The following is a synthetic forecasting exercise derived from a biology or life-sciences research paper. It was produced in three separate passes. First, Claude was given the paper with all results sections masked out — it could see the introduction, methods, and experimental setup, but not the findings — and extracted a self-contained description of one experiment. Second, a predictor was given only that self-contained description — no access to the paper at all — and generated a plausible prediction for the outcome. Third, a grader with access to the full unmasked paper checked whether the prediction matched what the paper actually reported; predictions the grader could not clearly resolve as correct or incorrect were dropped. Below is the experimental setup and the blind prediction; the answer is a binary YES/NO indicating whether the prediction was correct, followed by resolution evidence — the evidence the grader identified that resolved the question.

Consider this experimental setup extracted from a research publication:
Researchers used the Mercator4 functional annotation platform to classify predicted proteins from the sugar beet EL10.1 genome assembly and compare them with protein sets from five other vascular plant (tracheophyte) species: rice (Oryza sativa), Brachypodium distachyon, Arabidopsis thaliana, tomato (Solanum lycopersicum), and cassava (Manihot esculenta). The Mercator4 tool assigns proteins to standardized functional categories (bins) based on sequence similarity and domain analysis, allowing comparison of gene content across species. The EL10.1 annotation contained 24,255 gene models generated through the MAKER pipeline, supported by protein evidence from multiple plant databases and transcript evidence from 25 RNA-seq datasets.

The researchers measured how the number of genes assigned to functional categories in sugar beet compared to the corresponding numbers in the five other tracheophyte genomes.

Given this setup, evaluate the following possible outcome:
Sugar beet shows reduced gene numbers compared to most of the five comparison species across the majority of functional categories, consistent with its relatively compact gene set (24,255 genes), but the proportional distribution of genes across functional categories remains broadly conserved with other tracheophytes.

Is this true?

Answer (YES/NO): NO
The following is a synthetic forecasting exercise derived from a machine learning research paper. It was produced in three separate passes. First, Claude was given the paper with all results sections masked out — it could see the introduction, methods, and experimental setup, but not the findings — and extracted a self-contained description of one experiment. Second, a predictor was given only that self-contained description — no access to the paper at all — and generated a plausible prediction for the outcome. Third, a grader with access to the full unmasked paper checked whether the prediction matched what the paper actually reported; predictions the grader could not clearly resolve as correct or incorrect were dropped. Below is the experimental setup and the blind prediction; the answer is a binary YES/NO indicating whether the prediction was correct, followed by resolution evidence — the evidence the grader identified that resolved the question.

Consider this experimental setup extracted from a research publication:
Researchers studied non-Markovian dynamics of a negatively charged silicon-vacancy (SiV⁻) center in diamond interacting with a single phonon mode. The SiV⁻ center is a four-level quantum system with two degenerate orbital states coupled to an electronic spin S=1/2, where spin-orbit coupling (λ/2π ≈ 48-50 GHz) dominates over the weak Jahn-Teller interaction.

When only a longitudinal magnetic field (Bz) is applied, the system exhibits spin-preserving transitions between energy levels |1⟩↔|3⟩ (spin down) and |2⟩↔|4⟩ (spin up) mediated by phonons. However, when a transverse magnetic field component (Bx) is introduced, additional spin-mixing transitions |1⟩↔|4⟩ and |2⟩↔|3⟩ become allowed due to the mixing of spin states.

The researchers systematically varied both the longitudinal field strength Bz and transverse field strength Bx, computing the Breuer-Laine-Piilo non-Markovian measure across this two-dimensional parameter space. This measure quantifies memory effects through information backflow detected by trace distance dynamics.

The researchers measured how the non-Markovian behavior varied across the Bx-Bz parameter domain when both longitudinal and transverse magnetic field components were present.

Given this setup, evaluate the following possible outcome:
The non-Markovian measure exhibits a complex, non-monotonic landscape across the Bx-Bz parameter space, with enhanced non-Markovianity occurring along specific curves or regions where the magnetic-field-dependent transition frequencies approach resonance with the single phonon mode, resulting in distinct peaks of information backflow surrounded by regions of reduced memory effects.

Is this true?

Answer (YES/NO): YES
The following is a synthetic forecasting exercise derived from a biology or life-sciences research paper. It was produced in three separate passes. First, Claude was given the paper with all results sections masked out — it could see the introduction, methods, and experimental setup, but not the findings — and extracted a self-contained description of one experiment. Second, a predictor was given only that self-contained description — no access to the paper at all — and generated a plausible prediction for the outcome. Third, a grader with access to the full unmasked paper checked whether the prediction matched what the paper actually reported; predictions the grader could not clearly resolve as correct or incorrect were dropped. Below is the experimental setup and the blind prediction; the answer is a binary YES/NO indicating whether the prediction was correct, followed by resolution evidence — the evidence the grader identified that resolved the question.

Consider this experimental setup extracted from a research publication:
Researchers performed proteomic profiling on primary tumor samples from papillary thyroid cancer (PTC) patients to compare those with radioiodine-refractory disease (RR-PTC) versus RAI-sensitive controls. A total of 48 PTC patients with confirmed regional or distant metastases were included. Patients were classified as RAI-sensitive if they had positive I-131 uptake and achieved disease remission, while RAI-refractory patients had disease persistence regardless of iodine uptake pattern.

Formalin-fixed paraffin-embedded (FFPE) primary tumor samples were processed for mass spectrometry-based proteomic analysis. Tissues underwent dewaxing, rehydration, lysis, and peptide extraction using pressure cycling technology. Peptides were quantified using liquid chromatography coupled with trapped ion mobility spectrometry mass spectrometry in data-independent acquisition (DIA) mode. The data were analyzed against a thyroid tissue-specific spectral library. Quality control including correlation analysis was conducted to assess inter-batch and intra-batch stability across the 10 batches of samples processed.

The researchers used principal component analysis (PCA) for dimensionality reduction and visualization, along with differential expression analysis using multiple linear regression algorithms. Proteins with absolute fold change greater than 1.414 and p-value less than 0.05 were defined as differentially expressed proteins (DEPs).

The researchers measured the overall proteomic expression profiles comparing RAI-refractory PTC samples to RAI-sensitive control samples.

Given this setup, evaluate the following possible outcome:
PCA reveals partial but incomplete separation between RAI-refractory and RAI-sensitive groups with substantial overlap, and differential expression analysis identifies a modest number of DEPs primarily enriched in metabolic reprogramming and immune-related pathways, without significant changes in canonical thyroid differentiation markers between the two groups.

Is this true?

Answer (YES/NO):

• TASK: An exact copy of the material above is needed.

• ANSWER AREA:
The following is a synthetic forecasting exercise derived from a biology or life-sciences research paper. It was produced in three separate passes. First, Claude was given the paper with all results sections masked out — it could see the introduction, methods, and experimental setup, but not the findings — and extracted a self-contained description of one experiment. Second, a predictor was given only that self-contained description — no access to the paper at all — and generated a plausible prediction for the outcome. Third, a grader with access to the full unmasked paper checked whether the prediction matched what the paper actually reported; predictions the grader could not clearly resolve as correct or incorrect were dropped. Below is the experimental setup and the blind prediction; the answer is a binary YES/NO indicating whether the prediction was correct, followed by resolution evidence — the evidence the grader identified that resolved the question.

Consider this experimental setup extracted from a research publication:
Researchers used the Mercator4 functional annotation platform to classify predicted proteins from the sugar beet EL10.1 genome assembly and compare them with protein sets from five other vascular plant (tracheophyte) species: rice (Oryza sativa), Brachypodium distachyon, Arabidopsis thaliana, tomato (Solanum lycopersicum), and cassava (Manihot esculenta). The Mercator4 tool assigns proteins to standardized functional categories (bins) based on sequence similarity and domain analysis, allowing comparison of gene content across species. The EL10.1 annotation contained 24,255 gene models generated through the MAKER pipeline, supported by protein evidence from multiple plant databases and transcript evidence from 25 RNA-seq datasets.

The researchers measured how the number of genes assigned to functional categories in sugar beet compared to the corresponding numbers in the five other tracheophyte genomes.

Given this setup, evaluate the following possible outcome:
Sugar beet shows reduced gene numbers compared to most of the five comparison species across the majority of functional categories, consistent with its relatively compact gene set (24,255 genes), but the proportional distribution of genes across functional categories remains broadly conserved with other tracheophytes.

Is this true?

Answer (YES/NO): NO
The following is a synthetic forecasting exercise derived from a machine learning research paper. It was produced in three separate passes. First, Claude was given the paper with all results sections masked out — it could see the introduction, methods, and experimental setup, but not the findings — and extracted a self-contained description of one experiment. Second, a predictor was given only that self-contained description — no access to the paper at all — and generated a plausible prediction for the outcome. Third, a grader with access to the full unmasked paper checked whether the prediction matched what the paper actually reported; predictions the grader could not clearly resolve as correct or incorrect were dropped. Below is the experimental setup and the blind prediction; the answer is a binary YES/NO indicating whether the prediction was correct, followed by resolution evidence — the evidence the grader identified that resolved the question.

Consider this experimental setup extracted from a research publication:
Researchers studied non-Markovian dynamics of a negatively charged silicon-vacancy (SiV⁻) center in diamond interacting with a single phonon mode. The SiV⁻ center is a four-level quantum system with two degenerate orbital states coupled to an electronic spin S=1/2, where spin-orbit coupling (λ/2π ≈ 48-50 GHz) dominates over the weak Jahn-Teller interaction.

When only a longitudinal magnetic field (Bz) is applied, the system exhibits spin-preserving transitions between energy levels |1⟩↔|3⟩ (spin down) and |2⟩↔|4⟩ (spin up) mediated by phonons. However, when a transverse magnetic field component (Bx) is introduced, additional spin-mixing transitions |1⟩↔|4⟩ and |2⟩↔|3⟩ become allowed due to the mixing of spin states.

The researchers systematically varied both the longitudinal field strength Bz and transverse field strength Bx, computing the Breuer-Laine-Piilo non-Markovian measure across this two-dimensional parameter space. This measure quantifies memory effects through information backflow detected by trace distance dynamics.

The researchers measured how the non-Markovian behavior varied across the Bx-Bz parameter domain when both longitudinal and transverse magnetic field components were present.

Given this setup, evaluate the following possible outcome:
The non-Markovian measure exhibits a complex, non-monotonic landscape across the Bx-Bz parameter space, with enhanced non-Markovianity occurring along specific curves or regions where the magnetic-field-dependent transition frequencies approach resonance with the single phonon mode, resulting in distinct peaks of information backflow surrounded by regions of reduced memory effects.

Is this true?

Answer (YES/NO): YES
The following is a synthetic forecasting exercise derived from a biology or life-sciences research paper. It was produced in three separate passes. First, Claude was given the paper with all results sections masked out — it could see the introduction, methods, and experimental setup, but not the findings — and extracted a self-contained description of one experiment. Second, a predictor was given only that self-contained description — no access to the paper at all — and generated a plausible prediction for the outcome. Third, a grader with access to the full unmasked paper checked whether the prediction matched what the paper actually reported; predictions the grader could not clearly resolve as correct or incorrect were dropped. Below is the experimental setup and the blind prediction; the answer is a binary YES/NO indicating whether the prediction was correct, followed by resolution evidence — the evidence the grader identified that resolved the question.

Consider this experimental setup extracted from a research publication:
Researchers performed proteomic profiling on primary tumor samples from papillary thyroid cancer (PTC) patients to compare those with radioiodine-refractory disease (RR-PTC) versus RAI-sensitive controls. A total of 48 PTC patients with confirmed regional or distant metastases were included. Patients were classified as RAI-sensitive if they had positive I-131 uptake and achieved disease remission, while RAI-refractory patients had disease persistence regardless of iodine uptake pattern.

Formalin-fixed paraffin-embedded (FFPE) primary tumor samples were processed for mass spectrometry-based proteomic analysis. Tissues underwent dewaxing, rehydration, lysis, and peptide extraction using pressure cycling technology. Peptides were quantified using liquid chromatography coupled with trapped ion mobility spectrometry mass spectrometry in data-independent acquisition (DIA) mode. The data were analyzed against a thyroid tissue-specific spectral library. Quality control including correlation analysis was conducted to assess inter-batch and intra-batch stability across the 10 batches of samples processed.

The researchers used principal component analysis (PCA) for dimensionality reduction and visualization, along with differential expression analysis using multiple linear regression algorithms. Proteins with absolute fold change greater than 1.414 and p-value less than 0.05 were defined as differentially expressed proteins (DEPs).

The researchers measured the overall proteomic expression profiles comparing RAI-refractory PTC samples to RAI-sensitive control samples.

Given this setup, evaluate the following possible outcome:
PCA reveals partial but incomplete separation between RAI-refractory and RAI-sensitive groups with substantial overlap, and differential expression analysis identifies a modest number of DEPs primarily enriched in metabolic reprogramming and immune-related pathways, without significant changes in canonical thyroid differentiation markers between the two groups.

Is this true?

Answer (YES/NO):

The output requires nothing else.